AI Agents Need Memory Control Over More Context

Paper · arXiv 2601.11653 · Published January 15, 2026
LLM Memory

AI agents are increasingly used in long, multi-turn workflows in both research and enterprise settings. As interactions grow, agent behavior often degrades due to loss of constraint focus, error accumulation, and memory-induced drift. This problem is especially visible in real-world deployments where context evolves, distractions are introduced, and decisions must remain consistent over time. A common practice is to equip agents with persistent memory through transcript replay or retrieval-based mechanisms. While convenient, these approaches introduce unbounded context growth and are vulnerable to noisy recall and memory poisoning, leading to unstable behavior and increased drift. In this work, we introduce the Agent Cognitive Compressor (ACC), a bio-inspired memory controller that replaces transcript replay with a bounded internal state updated online at each turn. ACC separates artifact recall from state commitment, enabling stable conditioning while preventing unverified content from becoming persistent memory. We evaluate ACC using an agent-judge-driven live evaluation framework that measures both task outcomes and memory-driven anomalies across extended interactions.

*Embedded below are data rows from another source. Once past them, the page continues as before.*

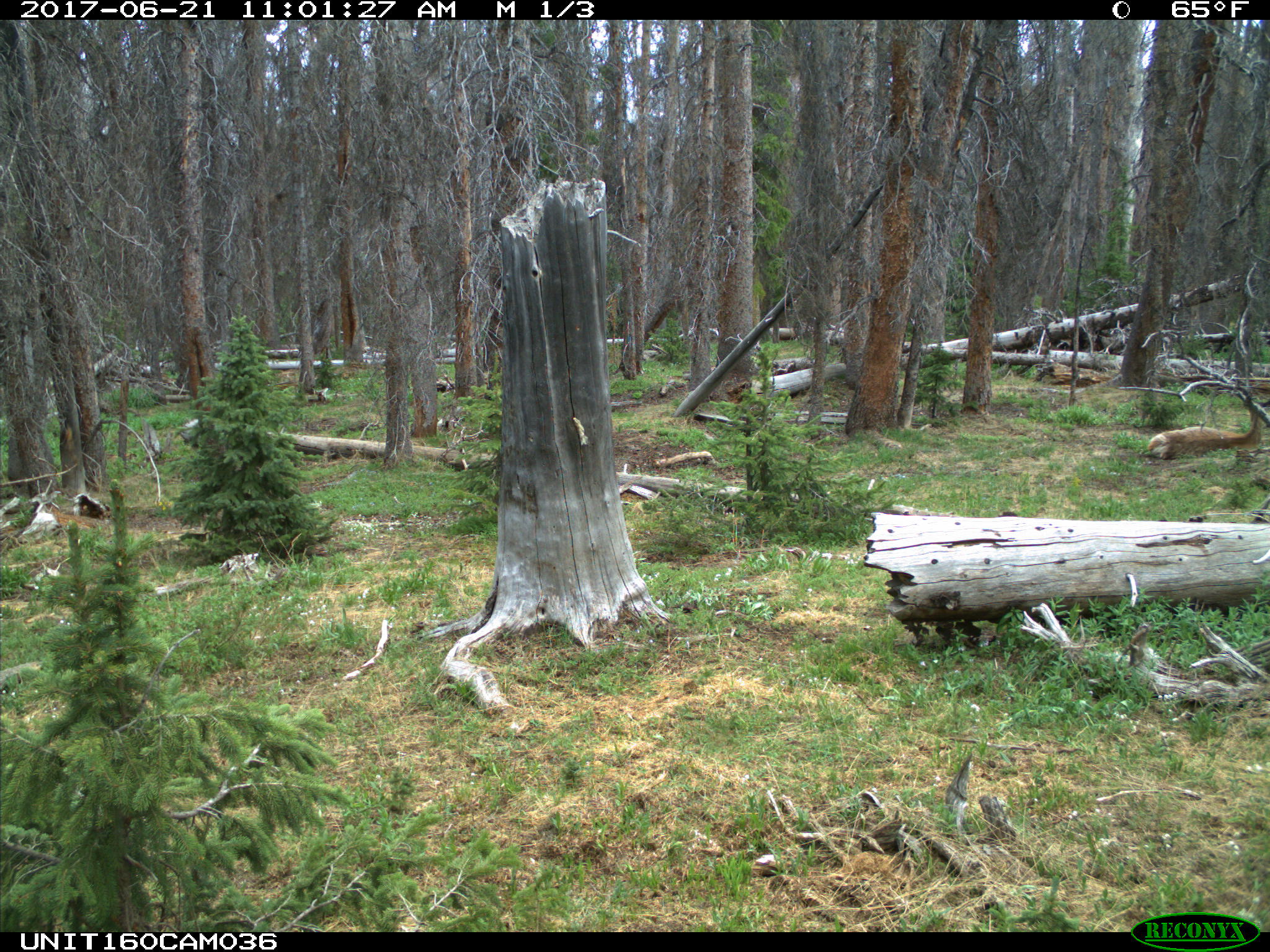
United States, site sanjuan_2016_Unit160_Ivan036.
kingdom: Animalia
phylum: Chordata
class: Mammalia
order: Artiodactyla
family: Cervidae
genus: Cervus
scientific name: Cervus elaphus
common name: red deer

Introduction. Agentic AI is moving beyond conversational assistance toward operational decision support. In enterprise settings, AI agents are increasingly expected to execute multi-step workflows, coordinate external tools, and sustain context across extended multi-turn interactions in domains such as IT operations, cybersecurity response, healthcare operations, and e-commerce. These settings differ from short-form question answering because success depends on continuity under changing requirements, reliable preservation of constraints, and consistent tracking of entities and intermediate decisions. A widely adopted execution pattern is to interleave reasoning and acting during runtime [38]. Despite rapid progress in agent architectures, memory handling remains a central barrier to reliability in multi-turn workflows. The dominant implementation pattern continues to rely on transcript replay, where prior interactions are appended to the prompt.

Discussion / Conclusion. This paper showed that multi-turn agent failures are often driven less by missing knowledge than by weak memory control. Transcript replay causes context to grow with turn count, reduces attention selectivity, and allows early errors to persist and reappear, which increases hallucination carryover and drift from established constraints. Retrieval-based memory bounds prompt length, but adds selection error: stale, conflicting, or injected artifacts can perturb the current task state and destabilize long-horizon behavior, which in our setting required restricting retrieval to three artifacts per turn to limit drift escalation. We introduced the Agent Cognitive Compressor (ACC), a memory control mechanism that replaces accumulation with a bounded, schema-governed internal state. ACC separates artifact recall from state commitment and updates a single persistent variable, the Compressed Cognitive State (CCS), via controlled replacement rather than growth. This makes the write path explicit and auditable while keeping memory footprint bounded.